- Opening Delimiter -

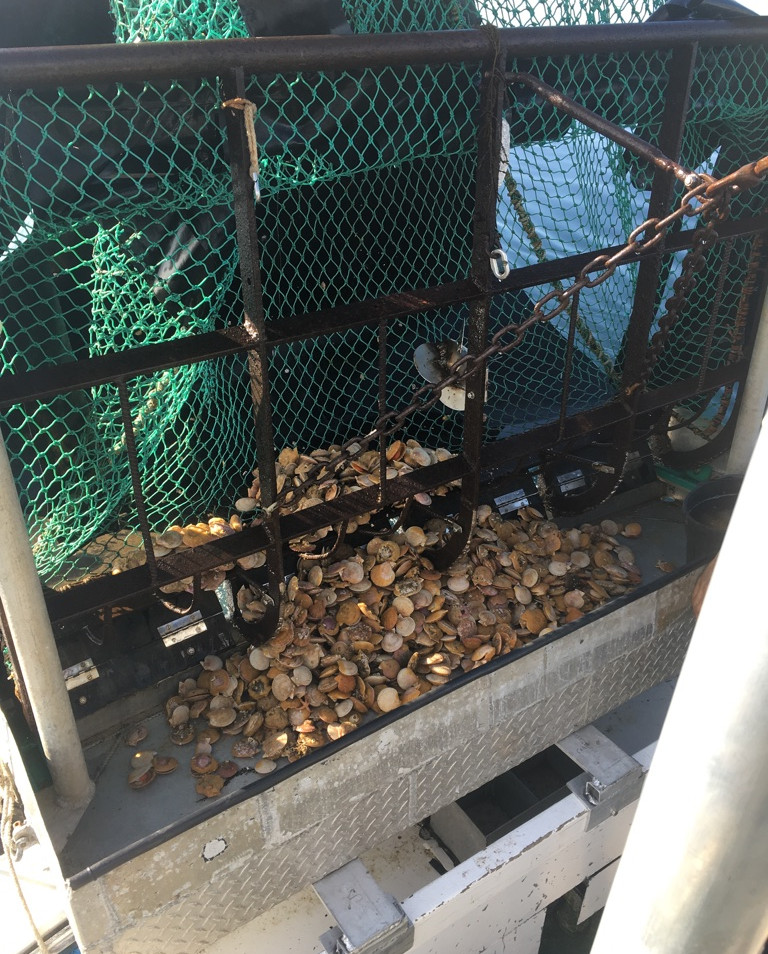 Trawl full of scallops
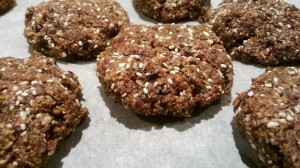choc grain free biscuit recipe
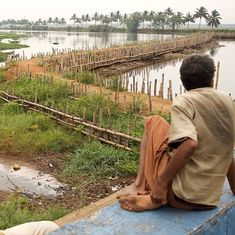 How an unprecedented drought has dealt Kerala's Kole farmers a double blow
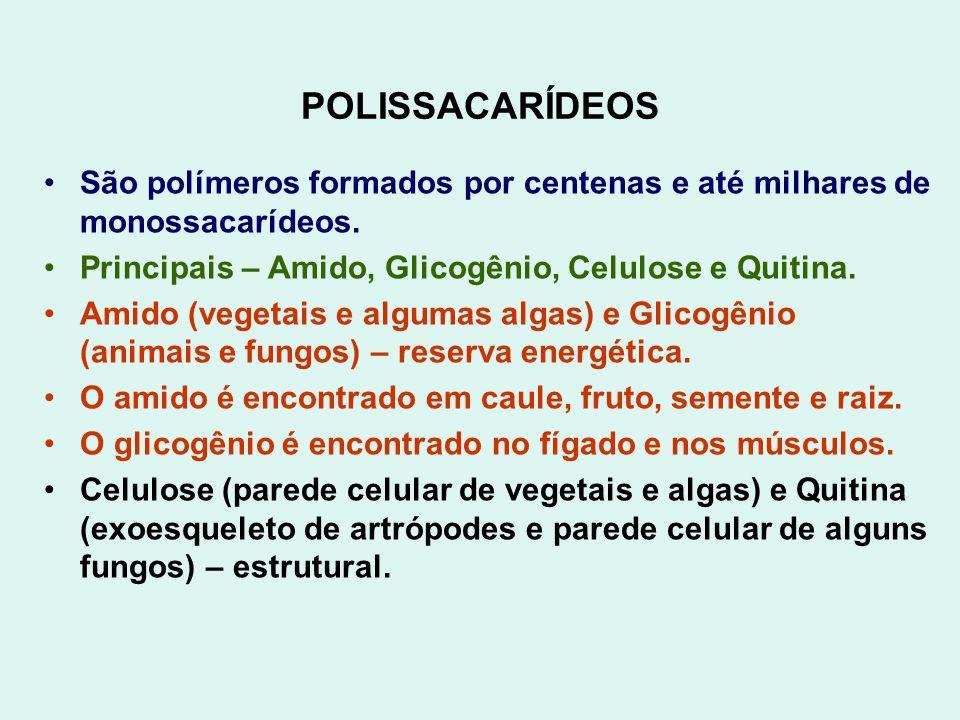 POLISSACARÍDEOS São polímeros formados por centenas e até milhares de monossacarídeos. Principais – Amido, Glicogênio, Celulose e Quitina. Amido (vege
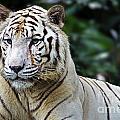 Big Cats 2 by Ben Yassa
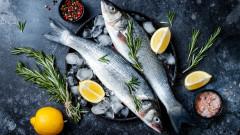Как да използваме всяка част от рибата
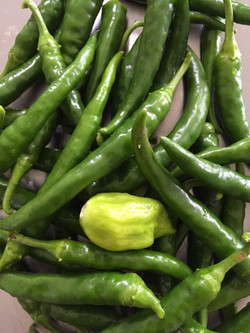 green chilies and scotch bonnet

- Closing Delimiter -

EXERCISE REQUIREMENTS: Give back the full listing exactly, with pictures dropped.

RESULT BELOW:
 Trawl full of scallops
choc grain free biscuit recipe
 How an unprecedented drought has dealt Kerala's Kole farmers a double blow
 POLISSACARÍDEOS São polímeros formados por centenas e até milhares de monossacarídeos. Principais – Amido, Glicogênio, Celulose e Quitina. Amido (vege
 Big Cats 2 by Ben Yassa
Как да използваме всяка част от рибата
 green chilies and scotch bonnet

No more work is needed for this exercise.